Rewrite the listing below as a numbered list, leaving out the blank lines.

>>>>>

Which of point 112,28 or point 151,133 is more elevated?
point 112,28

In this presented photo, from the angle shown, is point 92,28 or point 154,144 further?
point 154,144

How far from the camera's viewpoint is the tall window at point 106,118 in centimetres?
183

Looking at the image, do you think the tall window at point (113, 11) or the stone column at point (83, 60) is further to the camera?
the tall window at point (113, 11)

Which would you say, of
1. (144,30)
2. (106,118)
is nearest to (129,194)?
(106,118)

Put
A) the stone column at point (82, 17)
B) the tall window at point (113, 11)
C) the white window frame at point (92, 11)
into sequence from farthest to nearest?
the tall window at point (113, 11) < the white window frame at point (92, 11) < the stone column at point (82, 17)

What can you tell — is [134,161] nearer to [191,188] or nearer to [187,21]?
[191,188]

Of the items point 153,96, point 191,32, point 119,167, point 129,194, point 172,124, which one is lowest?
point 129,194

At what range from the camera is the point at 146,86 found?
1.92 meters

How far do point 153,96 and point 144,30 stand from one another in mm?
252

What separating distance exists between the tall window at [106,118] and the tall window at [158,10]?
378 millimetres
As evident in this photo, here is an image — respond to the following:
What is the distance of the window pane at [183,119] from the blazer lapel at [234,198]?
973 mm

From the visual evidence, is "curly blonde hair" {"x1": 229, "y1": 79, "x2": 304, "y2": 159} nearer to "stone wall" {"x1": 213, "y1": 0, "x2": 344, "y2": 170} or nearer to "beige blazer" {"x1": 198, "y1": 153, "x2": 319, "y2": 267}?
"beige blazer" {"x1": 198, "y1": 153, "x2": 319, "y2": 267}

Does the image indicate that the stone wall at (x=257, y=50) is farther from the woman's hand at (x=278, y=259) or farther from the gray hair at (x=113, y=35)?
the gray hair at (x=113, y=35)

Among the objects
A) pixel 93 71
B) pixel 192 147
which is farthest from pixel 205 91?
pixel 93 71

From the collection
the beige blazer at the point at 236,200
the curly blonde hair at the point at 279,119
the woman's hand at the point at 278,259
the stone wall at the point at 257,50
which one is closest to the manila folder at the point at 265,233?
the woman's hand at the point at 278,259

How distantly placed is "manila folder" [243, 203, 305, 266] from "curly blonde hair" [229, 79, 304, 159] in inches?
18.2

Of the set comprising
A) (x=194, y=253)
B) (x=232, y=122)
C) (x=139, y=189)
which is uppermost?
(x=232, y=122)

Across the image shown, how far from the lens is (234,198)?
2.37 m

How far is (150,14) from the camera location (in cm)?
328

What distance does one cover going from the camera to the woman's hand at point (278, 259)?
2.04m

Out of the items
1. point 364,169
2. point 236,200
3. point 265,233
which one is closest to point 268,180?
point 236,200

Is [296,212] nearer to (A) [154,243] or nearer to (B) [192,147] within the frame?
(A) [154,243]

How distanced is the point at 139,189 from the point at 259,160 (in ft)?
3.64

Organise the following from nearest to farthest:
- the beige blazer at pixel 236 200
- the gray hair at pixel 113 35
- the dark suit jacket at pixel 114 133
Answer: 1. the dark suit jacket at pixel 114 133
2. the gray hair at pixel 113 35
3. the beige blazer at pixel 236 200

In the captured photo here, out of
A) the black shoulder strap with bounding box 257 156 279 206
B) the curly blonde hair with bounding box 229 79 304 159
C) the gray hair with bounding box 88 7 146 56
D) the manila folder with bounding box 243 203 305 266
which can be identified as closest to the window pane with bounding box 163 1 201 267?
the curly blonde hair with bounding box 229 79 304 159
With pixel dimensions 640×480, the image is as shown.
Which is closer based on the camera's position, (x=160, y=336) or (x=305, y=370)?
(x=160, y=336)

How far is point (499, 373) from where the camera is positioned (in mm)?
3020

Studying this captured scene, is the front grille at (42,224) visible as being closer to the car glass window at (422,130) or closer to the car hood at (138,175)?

<<<<<

**Result of this exercise**
1. Which of point 112,28 or point 151,133 is more elevated?
2. point 112,28
3. In this presented photo, from the angle shown, is point 92,28 or point 154,144 further?
4. point 154,144
5. How far from the camera's viewpoint is the tall window at point 106,118 in centimetres?
6. 183
7. Looking at the image, do you think the tall window at point (113, 11) or the stone column at point (83, 60) is further to the camera?
8. the tall window at point (113, 11)
9. Which would you say, of
10. 1. (144,30)
11. 2. (106,118)
12. is nearest to (129,194)?
13. (106,118)
14. Put
15. A) the stone column at point (82, 17)
16. B) the tall window at point (113, 11)
17. C) the white window frame at point (92, 11)
18. into sequence from farthest to nearest?
19. the tall window at point (113, 11) < the white window frame at point (92, 11) < the stone column at point (82, 17)
20. What can you tell — is [134,161] nearer to [191,188] or nearer to [187,21]?
21. [191,188]
22. Of the items point 153,96, point 191,32, point 119,167, point 129,194, point 172,124, which one is lowest?
23. point 129,194
24. At what range from the camera is the point at 146,86 found?
25. 1.92 meters
26. How far do point 153,96 and point 144,30 stand from one another in mm?
27. 252
28. What separating distance exists between the tall window at [106,118] and the tall window at [158,10]?
29. 378 millimetres
30. As evident in this photo, here is an image — respond to the following:
31. What is the distance of the window pane at [183,119] from the blazer lapel at [234,198]?
32. 973 mm
33. From the visual evidence, is "curly blonde hair" {"x1": 229, "y1": 79, "x2": 304, "y2": 159} nearer to "stone wall" {"x1": 213, "y1": 0, "x2": 344, "y2": 170} or nearer to "beige blazer" {"x1": 198, "y1": 153, "x2": 319, "y2": 267}?
34. "beige blazer" {"x1": 198, "y1": 153, "x2": 319, "y2": 267}
35. Does the image indicate that the stone wall at (x=257, y=50) is farther from the woman's hand at (x=278, y=259) or farther from the gray hair at (x=113, y=35)?
36. the gray hair at (x=113, y=35)
37. Among the objects
38. A) pixel 93 71
39. B) pixel 192 147
40. which is farthest from pixel 205 91?
41. pixel 93 71
42. From the collection
43. the beige blazer at the point at 236,200
44. the curly blonde hair at the point at 279,119
45. the woman's hand at the point at 278,259
46. the stone wall at the point at 257,50
47. which one is closest to the manila folder at the point at 265,233?
48. the woman's hand at the point at 278,259
49. How distantly placed is "manila folder" [243, 203, 305, 266] from "curly blonde hair" [229, 79, 304, 159] in inches?
50. 18.2
51. Of the set comprising
52. A) (x=194, y=253)
53. B) (x=232, y=122)
54. C) (x=139, y=189)
55. which is uppermost?
56. (x=232, y=122)
57. Across the image shown, how far from the lens is (234,198)?
58. 2.37 m
59. How far is (150,14) from the camera location (in cm)?
60. 328
61. What distance does one cover going from the camera to the woman's hand at point (278, 259)?
62. 2.04m
63. Out of the items
64. 1. point 364,169
65. 2. point 236,200
66. 3. point 265,233
67. which one is closest to point 268,180?
68. point 236,200
69. Is [296,212] nearer to (A) [154,243] or nearer to (B) [192,147] within the frame?
70. (A) [154,243]
71. How distanced is the point at 139,189 from the point at 259,160 (in ft)?
72. 3.64
73. Organise the following from nearest to farthest:
74. - the beige blazer at pixel 236 200
75. - the gray hair at pixel 113 35
76. - the dark suit jacket at pixel 114 133
77. Answer: 1. the dark suit jacket at pixel 114 133
78. 2. the gray hair at pixel 113 35
79. 3. the beige blazer at pixel 236 200
80. In the captured photo here, out of
81. A) the black shoulder strap with bounding box 257 156 279 206
82. B) the curly blonde hair with bounding box 229 79 304 159
83. C) the gray hair with bounding box 88 7 146 56
84. D) the manila folder with bounding box 243 203 305 266
85. which can be identified as closest to the window pane with bounding box 163 1 201 267?
86. the curly blonde hair with bounding box 229 79 304 159
87. With pixel dimensions 640×480, the image is as shown.
88. Which is closer based on the camera's position, (x=160, y=336) or (x=305, y=370)?
89. (x=160, y=336)
90. How far is point (499, 373) from where the camera is positioned (in mm)?
91. 3020
92. Studying this captured scene, is the front grille at (42,224) visible as being closer to the car glass window at (422,130) or closer to the car hood at (138,175)?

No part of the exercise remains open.